Eat broccoli sprouts for your liver, Part 2

A 2023 review cited Part 1 and caught up other relevant research on sulforaphane effects through early 2023:

“A growing number of studies have reported that sulforaphane (SFN) could significantly ameliorate hepatic steatosis and prevent development of fatty liver, improve insulin sensitivity, attenuate oxidative damage and liver injury, induce apoptosis, and inhibit proliferation of hepatoma cells through multiple signaling pathways.
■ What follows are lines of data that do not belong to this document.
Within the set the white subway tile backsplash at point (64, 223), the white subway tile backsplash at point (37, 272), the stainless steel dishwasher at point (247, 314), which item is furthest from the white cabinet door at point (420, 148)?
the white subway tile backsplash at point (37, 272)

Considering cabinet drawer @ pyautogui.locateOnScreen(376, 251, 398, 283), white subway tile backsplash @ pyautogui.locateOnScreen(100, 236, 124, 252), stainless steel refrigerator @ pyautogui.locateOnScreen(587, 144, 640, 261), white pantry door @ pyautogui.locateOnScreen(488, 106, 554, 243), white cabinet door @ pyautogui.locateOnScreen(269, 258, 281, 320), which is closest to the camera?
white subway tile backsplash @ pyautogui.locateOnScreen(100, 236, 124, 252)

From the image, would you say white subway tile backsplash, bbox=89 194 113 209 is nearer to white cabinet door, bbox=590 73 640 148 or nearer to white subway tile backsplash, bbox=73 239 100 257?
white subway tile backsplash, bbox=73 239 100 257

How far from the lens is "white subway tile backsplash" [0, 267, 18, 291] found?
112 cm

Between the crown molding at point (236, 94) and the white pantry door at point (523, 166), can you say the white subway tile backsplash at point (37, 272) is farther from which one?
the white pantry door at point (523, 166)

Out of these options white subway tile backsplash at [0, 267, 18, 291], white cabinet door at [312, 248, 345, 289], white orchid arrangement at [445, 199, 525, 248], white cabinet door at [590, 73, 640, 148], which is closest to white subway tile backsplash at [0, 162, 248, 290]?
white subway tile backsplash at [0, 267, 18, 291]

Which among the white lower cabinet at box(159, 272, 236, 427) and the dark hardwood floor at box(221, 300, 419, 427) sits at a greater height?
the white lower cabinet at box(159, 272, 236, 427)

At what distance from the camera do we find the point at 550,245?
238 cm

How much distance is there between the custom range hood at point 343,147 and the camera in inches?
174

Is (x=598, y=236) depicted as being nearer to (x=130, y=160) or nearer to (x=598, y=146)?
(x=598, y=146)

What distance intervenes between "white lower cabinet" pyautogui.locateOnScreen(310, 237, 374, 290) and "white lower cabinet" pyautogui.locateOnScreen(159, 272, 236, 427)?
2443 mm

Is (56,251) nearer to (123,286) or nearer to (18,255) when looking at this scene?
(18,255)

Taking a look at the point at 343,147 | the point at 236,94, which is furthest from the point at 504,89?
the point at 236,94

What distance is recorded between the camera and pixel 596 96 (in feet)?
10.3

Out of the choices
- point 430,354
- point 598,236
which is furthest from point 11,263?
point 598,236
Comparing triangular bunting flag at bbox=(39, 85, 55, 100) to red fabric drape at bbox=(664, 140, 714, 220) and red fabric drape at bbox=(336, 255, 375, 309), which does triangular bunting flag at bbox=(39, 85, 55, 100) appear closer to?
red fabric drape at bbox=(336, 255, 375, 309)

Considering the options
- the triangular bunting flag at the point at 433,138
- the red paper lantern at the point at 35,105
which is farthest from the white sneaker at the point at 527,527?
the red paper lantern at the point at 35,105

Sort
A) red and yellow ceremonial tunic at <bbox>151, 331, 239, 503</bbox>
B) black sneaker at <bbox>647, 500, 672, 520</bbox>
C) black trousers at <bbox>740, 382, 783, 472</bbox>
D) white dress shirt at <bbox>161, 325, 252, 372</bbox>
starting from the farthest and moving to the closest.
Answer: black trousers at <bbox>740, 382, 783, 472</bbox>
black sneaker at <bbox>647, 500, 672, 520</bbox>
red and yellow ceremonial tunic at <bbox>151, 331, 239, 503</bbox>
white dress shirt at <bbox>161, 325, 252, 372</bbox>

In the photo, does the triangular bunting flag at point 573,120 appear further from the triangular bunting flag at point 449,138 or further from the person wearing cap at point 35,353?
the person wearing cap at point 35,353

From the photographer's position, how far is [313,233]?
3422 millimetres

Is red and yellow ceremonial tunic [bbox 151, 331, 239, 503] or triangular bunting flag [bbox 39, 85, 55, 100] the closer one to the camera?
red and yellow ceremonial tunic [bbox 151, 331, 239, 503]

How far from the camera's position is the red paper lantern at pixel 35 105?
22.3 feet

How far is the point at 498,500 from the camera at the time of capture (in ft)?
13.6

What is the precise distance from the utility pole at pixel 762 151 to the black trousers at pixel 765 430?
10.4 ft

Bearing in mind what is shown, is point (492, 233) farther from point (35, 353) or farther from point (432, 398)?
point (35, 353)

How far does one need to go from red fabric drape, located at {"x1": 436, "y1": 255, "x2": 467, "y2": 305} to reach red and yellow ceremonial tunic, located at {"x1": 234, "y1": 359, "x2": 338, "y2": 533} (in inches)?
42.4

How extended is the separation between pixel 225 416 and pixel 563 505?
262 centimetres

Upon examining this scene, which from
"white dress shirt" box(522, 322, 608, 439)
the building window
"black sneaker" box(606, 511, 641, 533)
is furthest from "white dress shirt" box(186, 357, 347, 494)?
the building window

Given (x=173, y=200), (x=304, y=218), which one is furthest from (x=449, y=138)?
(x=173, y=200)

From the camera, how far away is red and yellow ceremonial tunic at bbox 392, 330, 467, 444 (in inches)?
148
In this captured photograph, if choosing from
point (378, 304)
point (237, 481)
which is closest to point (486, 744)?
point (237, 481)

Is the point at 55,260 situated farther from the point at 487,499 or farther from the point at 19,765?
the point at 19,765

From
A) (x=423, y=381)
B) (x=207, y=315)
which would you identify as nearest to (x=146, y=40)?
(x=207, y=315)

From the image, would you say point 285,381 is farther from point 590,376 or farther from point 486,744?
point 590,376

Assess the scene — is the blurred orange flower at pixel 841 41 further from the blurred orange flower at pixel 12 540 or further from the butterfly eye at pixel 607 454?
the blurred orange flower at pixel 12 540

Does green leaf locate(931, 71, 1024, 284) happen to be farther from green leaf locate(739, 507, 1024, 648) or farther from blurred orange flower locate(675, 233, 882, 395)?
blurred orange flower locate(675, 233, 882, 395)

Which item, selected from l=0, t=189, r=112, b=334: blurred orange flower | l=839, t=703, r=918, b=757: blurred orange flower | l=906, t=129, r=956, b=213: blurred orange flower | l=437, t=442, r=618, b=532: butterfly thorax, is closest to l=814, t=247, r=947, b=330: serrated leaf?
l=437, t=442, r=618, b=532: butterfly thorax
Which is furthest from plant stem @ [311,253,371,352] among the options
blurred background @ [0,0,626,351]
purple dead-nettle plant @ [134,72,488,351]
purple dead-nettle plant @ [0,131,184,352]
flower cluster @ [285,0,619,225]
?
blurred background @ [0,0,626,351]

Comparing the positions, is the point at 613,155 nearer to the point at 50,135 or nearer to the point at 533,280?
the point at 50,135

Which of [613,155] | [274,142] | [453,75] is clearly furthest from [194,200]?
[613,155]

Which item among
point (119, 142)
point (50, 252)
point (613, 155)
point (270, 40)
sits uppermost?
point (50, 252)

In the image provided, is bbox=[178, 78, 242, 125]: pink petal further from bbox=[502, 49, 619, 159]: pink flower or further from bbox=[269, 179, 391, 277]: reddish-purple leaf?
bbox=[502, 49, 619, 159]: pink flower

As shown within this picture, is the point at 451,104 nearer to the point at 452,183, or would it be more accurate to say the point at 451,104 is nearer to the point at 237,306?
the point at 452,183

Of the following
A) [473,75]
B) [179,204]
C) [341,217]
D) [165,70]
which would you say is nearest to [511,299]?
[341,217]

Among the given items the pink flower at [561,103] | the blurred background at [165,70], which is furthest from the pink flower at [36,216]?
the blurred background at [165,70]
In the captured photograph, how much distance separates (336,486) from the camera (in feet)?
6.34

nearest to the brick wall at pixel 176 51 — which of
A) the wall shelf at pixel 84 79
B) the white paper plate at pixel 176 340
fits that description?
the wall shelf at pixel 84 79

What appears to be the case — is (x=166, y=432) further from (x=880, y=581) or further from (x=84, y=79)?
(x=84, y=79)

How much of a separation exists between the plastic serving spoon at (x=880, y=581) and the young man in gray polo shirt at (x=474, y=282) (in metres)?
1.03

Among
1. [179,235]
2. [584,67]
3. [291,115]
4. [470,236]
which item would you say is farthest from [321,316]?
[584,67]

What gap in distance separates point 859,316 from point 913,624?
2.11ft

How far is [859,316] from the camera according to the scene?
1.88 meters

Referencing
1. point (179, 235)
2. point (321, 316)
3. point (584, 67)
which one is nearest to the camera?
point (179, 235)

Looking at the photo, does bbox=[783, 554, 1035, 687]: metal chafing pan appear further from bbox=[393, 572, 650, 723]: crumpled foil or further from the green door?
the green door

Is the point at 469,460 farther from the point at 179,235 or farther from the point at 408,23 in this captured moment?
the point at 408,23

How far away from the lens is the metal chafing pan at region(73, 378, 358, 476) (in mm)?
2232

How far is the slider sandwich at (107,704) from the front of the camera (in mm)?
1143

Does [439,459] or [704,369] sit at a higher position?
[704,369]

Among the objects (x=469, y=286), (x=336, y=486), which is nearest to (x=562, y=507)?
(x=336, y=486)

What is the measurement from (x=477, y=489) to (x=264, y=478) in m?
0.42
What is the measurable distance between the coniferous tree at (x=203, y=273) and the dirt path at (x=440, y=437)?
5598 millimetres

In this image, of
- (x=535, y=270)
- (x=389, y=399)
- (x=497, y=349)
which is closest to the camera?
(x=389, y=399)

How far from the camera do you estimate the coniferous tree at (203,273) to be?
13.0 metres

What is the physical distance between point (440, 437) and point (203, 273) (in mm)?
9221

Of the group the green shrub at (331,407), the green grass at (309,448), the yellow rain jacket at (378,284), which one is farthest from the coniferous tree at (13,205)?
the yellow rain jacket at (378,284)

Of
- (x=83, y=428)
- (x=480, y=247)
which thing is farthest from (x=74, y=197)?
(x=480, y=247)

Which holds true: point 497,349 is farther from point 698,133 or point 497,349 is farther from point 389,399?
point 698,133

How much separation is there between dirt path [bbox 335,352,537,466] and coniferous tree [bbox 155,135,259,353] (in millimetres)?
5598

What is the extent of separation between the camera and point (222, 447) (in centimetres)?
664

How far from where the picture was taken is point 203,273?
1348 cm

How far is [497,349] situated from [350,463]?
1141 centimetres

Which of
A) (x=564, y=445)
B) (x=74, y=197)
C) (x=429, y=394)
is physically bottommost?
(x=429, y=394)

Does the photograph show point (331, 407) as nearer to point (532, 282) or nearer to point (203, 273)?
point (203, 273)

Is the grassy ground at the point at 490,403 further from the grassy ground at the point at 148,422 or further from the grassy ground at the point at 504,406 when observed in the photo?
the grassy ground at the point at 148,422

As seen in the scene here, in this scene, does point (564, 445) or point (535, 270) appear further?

SFN inhibits lipogenesis and oxidative stress while enhancing lipid droplet degradation through modulating expression of genes involved in lipid synthesis, metabolism, and oxidation. SFN modulates autophagy, lipolysis, mitochondrial function, and ER stress to alleviate fatty liver through AMPK-, AHR-, PGC1α-, and FGF21-mediated pathways.

fphar-14-1256029-g001

There is still a gap between basic research and clinical application of SFN. More efficient delivery systems and precise dose schedules of SFN are expected to be developed in future studies, which would improve its solubility, stability, and bioavailability, and reduce inter-individual variations in humans.”

https://www.frontiersin.org/articles/10.3389/fphar.2023.1256029/full “Therapeutic potential of sulforaphane in liver diseases: a review”


These reviewers did alright gathering papers. That’s only part of what needed to be done, with the other part being reading, understanding, and interpreting these papers.

First example: Sulforaphane in the Goldilocks zone was cited [reference 12], but applicability to this review with its main point “The stimulatory zone for in vitro studies proved to be consistently in the 1-10 μM range” as in Figure 10 “Effects of R-sulforaphane on phase II enzyme activation in precision-cut liver slices of young adult male Albino Wistar rats” wasn’t understood:

figure 10

These reviewers complained:

“Few dose-response studies on SFN have been reported, and the range of its effective doses is unclear. Doses used in most animal studies have exceeded the highest dose of SFN used in humans.”

So it might have taken a little bit more effort, but these reviewers could have highlighted studies where sulforaphane liver treatments were in the 1-10 μM potentially therapeutic range.

Another example: these reviewers said “The half-life of SFN is very short due to its rapid metabolism in the human body.” They missed a point that the second paper in How much sulforaphane is suitable for healthy people? [reference 46] made in section 6.4. “NQO1 Pharmacokinetics following SFN Ingestion:”

“Maximal induction of NQO1 occurred at around 24 hours, declining thereafter (Figure 8). This peak represents an approximate 2.8-fold induction over baseline.

These findings are useful when considering the effect of SFN as an intervention material in acute compared with chronic conditions. A significant increase in NQO1 occurred between 6 and 12 hours, a timeframe that may not be sufficiently responsive for management of an acute state, leaving one to conclude that NQO1 induction is best suited to chronic conditions where a rapid response may not be necessary.”

OMCL2019-2716870.008

Sulforaphane’s effects of inducing NQO1 for its cytoprotective, antioxidant, and other functions lasts for days, regardless of when sulforaphane leaves the bloodstream.